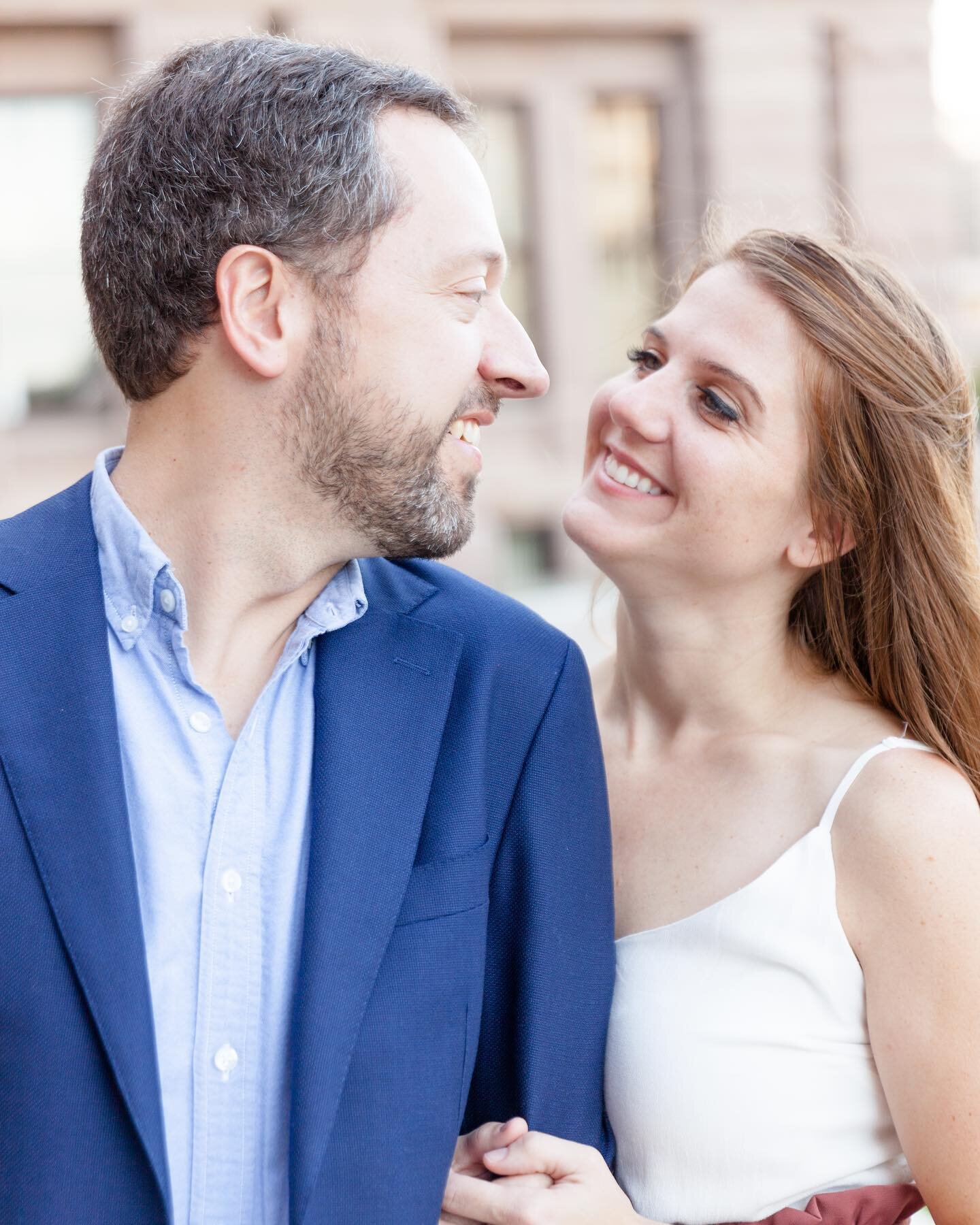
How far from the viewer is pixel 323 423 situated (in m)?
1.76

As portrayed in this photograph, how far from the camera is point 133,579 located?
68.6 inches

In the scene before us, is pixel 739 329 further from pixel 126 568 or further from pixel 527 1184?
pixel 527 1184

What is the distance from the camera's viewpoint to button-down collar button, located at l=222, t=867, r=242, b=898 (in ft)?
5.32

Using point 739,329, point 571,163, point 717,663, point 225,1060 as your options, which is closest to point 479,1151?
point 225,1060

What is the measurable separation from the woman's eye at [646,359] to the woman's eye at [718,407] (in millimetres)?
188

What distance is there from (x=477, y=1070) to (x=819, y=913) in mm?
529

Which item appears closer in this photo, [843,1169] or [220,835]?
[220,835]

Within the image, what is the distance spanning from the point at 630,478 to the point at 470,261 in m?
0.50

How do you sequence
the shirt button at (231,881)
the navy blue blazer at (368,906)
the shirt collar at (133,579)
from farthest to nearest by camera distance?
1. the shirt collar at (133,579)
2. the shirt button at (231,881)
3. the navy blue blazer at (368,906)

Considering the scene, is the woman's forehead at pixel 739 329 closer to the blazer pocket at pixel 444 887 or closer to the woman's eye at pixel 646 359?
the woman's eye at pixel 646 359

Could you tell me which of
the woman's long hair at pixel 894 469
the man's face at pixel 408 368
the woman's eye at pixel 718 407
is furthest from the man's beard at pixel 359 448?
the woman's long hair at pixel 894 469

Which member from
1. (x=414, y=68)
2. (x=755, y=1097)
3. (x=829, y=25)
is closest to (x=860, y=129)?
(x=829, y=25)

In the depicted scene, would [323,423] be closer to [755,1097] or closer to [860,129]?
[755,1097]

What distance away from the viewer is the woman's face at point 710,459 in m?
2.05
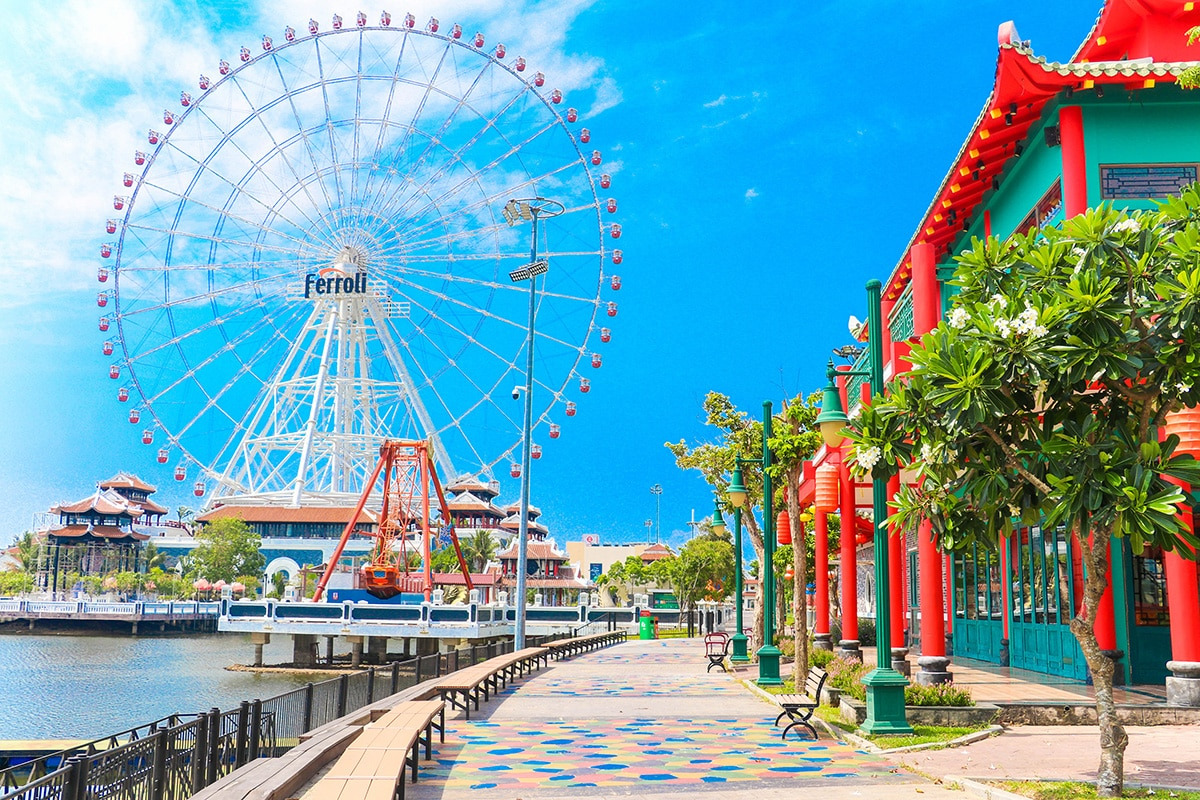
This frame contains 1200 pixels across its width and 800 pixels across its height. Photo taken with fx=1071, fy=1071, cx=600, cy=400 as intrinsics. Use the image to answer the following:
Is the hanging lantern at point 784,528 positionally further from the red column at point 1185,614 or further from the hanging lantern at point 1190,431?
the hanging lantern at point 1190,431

++++++++++

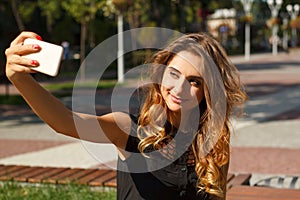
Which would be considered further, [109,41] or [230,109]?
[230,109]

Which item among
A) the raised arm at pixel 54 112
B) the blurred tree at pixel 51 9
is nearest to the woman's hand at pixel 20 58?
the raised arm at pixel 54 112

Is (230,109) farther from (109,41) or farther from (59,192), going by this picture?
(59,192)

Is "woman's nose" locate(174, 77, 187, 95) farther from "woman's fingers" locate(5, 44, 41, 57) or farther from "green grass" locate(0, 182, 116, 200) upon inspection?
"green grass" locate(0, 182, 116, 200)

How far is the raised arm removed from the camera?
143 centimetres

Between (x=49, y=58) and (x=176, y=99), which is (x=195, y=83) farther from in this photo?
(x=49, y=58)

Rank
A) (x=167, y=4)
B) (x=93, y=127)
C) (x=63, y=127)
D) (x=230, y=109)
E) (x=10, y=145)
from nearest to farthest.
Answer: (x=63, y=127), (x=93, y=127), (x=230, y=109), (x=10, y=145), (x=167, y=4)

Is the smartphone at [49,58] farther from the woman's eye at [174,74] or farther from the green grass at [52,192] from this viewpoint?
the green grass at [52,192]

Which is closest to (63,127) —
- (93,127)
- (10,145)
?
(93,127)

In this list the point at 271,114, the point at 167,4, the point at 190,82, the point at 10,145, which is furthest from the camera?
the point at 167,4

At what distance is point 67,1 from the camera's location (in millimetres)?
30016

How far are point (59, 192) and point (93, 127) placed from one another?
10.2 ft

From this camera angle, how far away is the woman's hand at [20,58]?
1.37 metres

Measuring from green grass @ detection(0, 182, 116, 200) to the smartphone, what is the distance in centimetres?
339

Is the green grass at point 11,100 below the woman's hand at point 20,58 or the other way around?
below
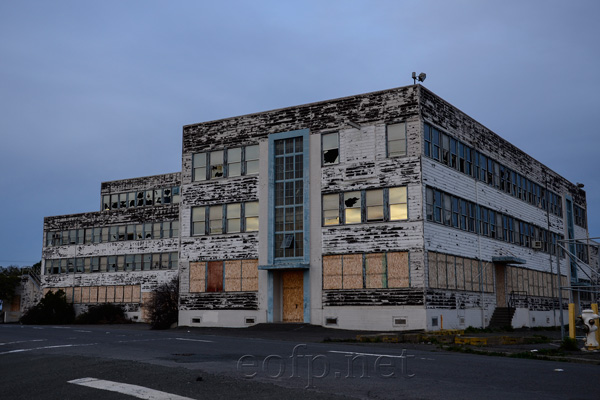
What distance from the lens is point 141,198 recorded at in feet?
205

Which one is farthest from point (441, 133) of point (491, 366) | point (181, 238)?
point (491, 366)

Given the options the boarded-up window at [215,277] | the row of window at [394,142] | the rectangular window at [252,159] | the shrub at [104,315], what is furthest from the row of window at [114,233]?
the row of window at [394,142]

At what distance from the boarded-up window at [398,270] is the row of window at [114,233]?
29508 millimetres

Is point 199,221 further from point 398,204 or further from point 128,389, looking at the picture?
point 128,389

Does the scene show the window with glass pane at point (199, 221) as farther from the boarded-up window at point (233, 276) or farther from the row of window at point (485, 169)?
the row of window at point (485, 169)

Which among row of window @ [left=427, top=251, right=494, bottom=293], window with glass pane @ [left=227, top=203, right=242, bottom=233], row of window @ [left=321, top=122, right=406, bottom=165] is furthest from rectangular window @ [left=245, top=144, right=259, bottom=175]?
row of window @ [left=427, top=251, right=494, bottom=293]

++++++++++

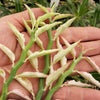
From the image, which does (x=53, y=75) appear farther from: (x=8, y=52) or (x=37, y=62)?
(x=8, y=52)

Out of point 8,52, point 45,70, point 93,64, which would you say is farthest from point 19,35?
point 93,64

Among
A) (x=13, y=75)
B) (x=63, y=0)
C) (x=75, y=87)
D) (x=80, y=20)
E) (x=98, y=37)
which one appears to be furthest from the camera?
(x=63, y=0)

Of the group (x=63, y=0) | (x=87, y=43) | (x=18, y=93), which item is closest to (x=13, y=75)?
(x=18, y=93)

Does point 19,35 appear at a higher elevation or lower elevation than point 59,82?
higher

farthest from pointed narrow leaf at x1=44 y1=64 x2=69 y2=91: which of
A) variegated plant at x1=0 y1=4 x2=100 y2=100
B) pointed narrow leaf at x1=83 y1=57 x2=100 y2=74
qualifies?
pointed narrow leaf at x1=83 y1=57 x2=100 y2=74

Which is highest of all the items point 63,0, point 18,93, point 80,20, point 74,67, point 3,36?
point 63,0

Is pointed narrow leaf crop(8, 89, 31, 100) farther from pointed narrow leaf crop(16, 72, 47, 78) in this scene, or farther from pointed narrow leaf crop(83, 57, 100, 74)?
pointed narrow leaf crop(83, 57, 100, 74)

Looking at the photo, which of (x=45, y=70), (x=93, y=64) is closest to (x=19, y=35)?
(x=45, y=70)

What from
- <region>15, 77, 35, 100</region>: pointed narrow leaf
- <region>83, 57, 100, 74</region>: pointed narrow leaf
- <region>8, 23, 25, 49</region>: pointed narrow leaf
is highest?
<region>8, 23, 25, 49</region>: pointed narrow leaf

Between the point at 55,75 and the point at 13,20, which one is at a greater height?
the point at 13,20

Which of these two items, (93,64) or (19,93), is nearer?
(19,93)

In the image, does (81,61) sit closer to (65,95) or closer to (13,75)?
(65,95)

++++++++++

**TASK GOAL**
Render the lines from the one containing "Which item among" up to and including the one containing "143 centimetres" as a Markdown table with the columns Row and Line, numbering each row and leaving out blank lines.

**TASK ANSWER**
| Row | Line |
|---|---|
| 1 | Which item among |
| 2 | A) the raised arm at pixel 54 112 |
| 3 | B) the blurred tree at pixel 51 9 |
| 4 | is nearest to the woman's hand at pixel 20 58? |
| 5 | the raised arm at pixel 54 112 |
| 6 | Is (230,109) farther from (109,41) or farther from (59,192), going by this picture? |
| 7 | (59,192) |
| 8 | Is "woman's nose" locate(174, 77, 187, 95) farther from "woman's fingers" locate(5, 44, 41, 57) or farther from "green grass" locate(0, 182, 116, 200) upon inspection? |
| 9 | "green grass" locate(0, 182, 116, 200) |
| 10 | How far is the raised arm removed from the camera? |
| 11 | 143 centimetres |